Communiqué du Bureau national
- Législatives partielles
- Les promesses de Nicolas Sarkozy
- Convocation du Congrès à Versailles
- Le Tchad
Législatives partielles
Nous pouvons nous féliciter de l’élection de Françoise Vallet dans la circonscription de Chartres, face au député-maire UMP, comme de la forte progression de Philippe Kaltenbach dans les
Hauts-de-Seine.
Je vois dans la lecture de ces deux élections une forte progression de la gauche. C’est là un des exemples du mécontentement des Français, concrétisé par la nouvelle baisse de Nicolas Sarkozy
dans les sondages.
Ce mécontentement porte bien sur la baisse du pouvoir d’achat et sur le non-respect des engagements pris par le Président.
Il faut aujourd’hui aller plus loin. M. Devedjan parlait d’un avertissement salutaire. Je propose au nom du Parti socialiste que nous ne décevions pas M. Devedjan. Il faut poursuivre cet
avertissement et même l’amplifier.
Lors des prochaines élections municipales, les Français voteront pour des maires et des conseillers généraux. Ils voteront pour des projets municipaux, pour avoir des élus qui protègent, qui
innovent. Mais leur vote sera un avertissement clair au Président et à son gouvernement. Un avertissement pour empêcher un plan de rigueur qui touchera de plein fouet les salariés et les
retraités. Oui, cet avertissement est salutaire, oui il faut l’amplifier lors des municipales.
Les promesses de Nicolas Sarkozy
A Gandrange ce matin, avec N. Sarkozy, c’est : déplacement rapide et engagement sans lendemain. Il vient et déjà compte revenir. Il l’a déjà fait maintes fois à Argenteuil, à La Courneuve et on
pourrait multiplier les exemples. A Gandrange, c’était trois quart d’heures, poignée de mains comprises, alors que les salariés et les élus attendaient des engagements et des actes concrets.
Mais il joue personnel, à tel point qu’il avait écarté les élus, ce matin.
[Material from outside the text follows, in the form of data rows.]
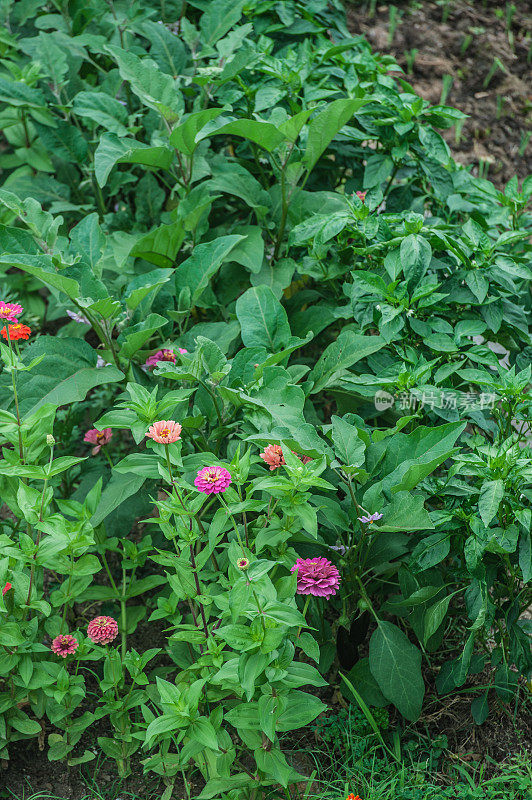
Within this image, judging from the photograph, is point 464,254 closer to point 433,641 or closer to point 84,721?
point 433,641

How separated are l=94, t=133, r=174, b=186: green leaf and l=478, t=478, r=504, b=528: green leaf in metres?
1.42

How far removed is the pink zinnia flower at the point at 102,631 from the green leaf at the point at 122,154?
1.27m

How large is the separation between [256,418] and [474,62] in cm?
361

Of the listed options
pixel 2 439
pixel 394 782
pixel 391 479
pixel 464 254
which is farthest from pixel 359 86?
pixel 394 782

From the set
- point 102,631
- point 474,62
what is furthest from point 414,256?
point 474,62

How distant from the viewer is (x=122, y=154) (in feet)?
7.77

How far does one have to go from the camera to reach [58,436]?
2.48 meters

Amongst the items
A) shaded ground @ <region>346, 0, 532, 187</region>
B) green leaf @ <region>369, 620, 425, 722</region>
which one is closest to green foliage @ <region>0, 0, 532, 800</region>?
green leaf @ <region>369, 620, 425, 722</region>

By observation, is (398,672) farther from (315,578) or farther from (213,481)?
(213,481)

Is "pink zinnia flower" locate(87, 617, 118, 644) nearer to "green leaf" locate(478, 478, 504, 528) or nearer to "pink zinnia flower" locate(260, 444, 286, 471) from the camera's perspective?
"pink zinnia flower" locate(260, 444, 286, 471)

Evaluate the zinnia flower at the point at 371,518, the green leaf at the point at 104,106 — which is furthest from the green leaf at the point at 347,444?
the green leaf at the point at 104,106

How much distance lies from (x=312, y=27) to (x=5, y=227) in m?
1.63

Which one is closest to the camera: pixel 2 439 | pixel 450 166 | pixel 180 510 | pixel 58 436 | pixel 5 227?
pixel 180 510

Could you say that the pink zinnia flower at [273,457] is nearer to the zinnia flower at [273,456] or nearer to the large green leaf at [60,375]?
the zinnia flower at [273,456]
Face à cette stratégie personnelle, comme M. Guéant l’a annoncé hier, en promettant une augmentation des retraites dans quelques semaines, nous demandons que se soit dès maintenant, que
l’augmentation du minimum retraite soit annoncé, pas dans quelques semaines. Que l’on nous donne une date d’application maintenant sans renvoyer à plus tard un engagement qui était celui du
candidat.
Les Français attendent, et je veux citer ici Me Lagarde « Nous sommes encore au grand matin du sarkozisme et l’avenir nous attend plein d’espoir et de promesses ». Cette citation montre que Me
Lagarde a le même avis sur la situation qu’à propos de la crise financière : « tout va très bien ».
Nous lui disons que les Français pensent que tout ne va pas bien. Il y a un problème de pouvoir d’achat, un problème de mauvaises prévisions dans le budget de l’Etat pour 2008, et ces mauvaises
prévisions ne masquent pas la préparation d’un plan de rigueur.
Nous disons au 1er ministre que nous souhaitons un débat au parlement dès cette semaine, avant la suspension des travaux pour les municipales, sur la situation économique du pays.
Convocation du Congrès à Versailles
Je rappelle tout d’abord les deux positions du Parti socialiste quant au traité de Lisbonne :
- Nous sommes pour la ratification du traité de Lisbonne,
- Nous sommes pour un référendum.
A Versailles, il est question de rendre possible l’adoption du traité. Si c’est le cas, ensuite, il y a deux voies : la voie parlementaire et la voie du référendum.
Nous aurions souhaité la voie du référendum, mais le président de la République ayant annoncé que ce serait la voie parlementaire, nous nous abstiendrons pour montrer notre mécontentement sur le
choix opéré.
Il y aura ensuite un vote au parlement. Nous voterons oui.
Le Tchad
La situation est très préoccupante. Nous devons assurer la protection de nos concitoyens. C’est ce que fait le gouvernement.
Le principe aujourd’hui est celui de la non ingérence de la France dans une affaire qui reste interne à l’état Tchadien.
Notre souci est d’arriver enfin à ce que se déploie la force européenne EUFOR pour protéger les réfugiés du Darfour.